## start Provided data

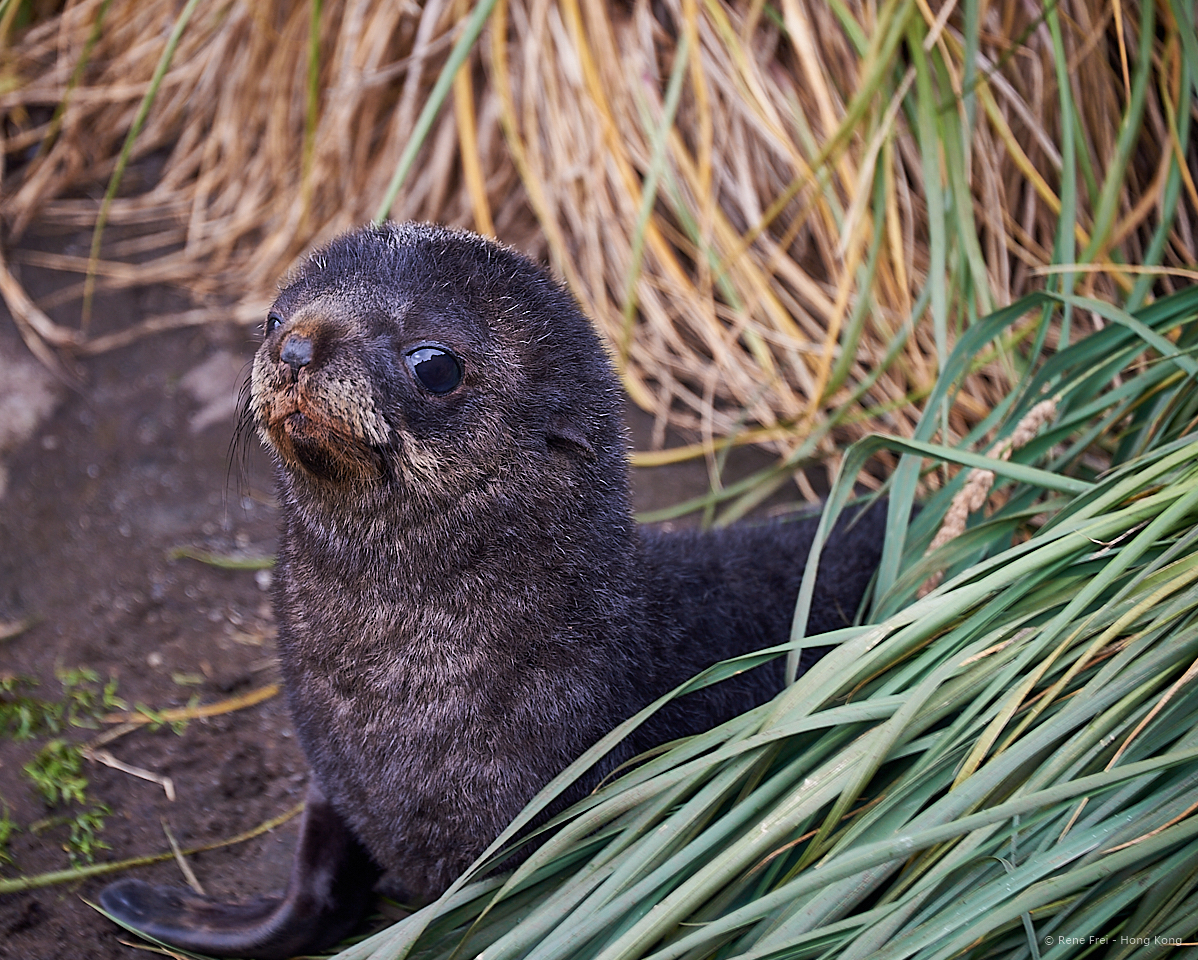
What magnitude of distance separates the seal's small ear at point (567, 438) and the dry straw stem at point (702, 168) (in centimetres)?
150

## end Provided data
## start Provided data

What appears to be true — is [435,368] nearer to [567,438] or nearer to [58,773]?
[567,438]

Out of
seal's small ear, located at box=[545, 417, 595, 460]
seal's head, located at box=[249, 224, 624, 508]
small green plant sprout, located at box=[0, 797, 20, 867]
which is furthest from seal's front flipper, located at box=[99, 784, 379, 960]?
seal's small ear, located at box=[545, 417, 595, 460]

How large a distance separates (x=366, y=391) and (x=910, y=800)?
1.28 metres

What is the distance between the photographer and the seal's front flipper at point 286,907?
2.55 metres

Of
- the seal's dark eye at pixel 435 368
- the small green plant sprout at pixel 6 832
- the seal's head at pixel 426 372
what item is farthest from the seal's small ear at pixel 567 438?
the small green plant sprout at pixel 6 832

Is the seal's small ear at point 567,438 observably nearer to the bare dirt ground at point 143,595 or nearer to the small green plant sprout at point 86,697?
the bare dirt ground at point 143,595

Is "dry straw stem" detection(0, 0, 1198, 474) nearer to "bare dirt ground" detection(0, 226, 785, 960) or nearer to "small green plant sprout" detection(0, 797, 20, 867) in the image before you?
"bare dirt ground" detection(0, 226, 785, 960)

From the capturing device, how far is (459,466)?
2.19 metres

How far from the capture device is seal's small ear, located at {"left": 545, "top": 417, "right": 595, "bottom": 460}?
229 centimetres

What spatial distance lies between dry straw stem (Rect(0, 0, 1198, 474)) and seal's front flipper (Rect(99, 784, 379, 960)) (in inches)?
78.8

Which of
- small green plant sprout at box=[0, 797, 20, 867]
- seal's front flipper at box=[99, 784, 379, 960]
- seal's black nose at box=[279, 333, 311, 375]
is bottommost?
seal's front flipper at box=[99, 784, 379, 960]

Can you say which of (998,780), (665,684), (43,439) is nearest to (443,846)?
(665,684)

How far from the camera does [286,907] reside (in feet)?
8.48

## end Provided data

▸ Problem: List every line in the entries above that contains the string "centimetres". Case counts.

▸ Output of the exercise:
What magnitude of distance separates the seal's small ear at point (567, 438) and the dry straw stem at point (702, 168) (in centimetres)?
229 centimetres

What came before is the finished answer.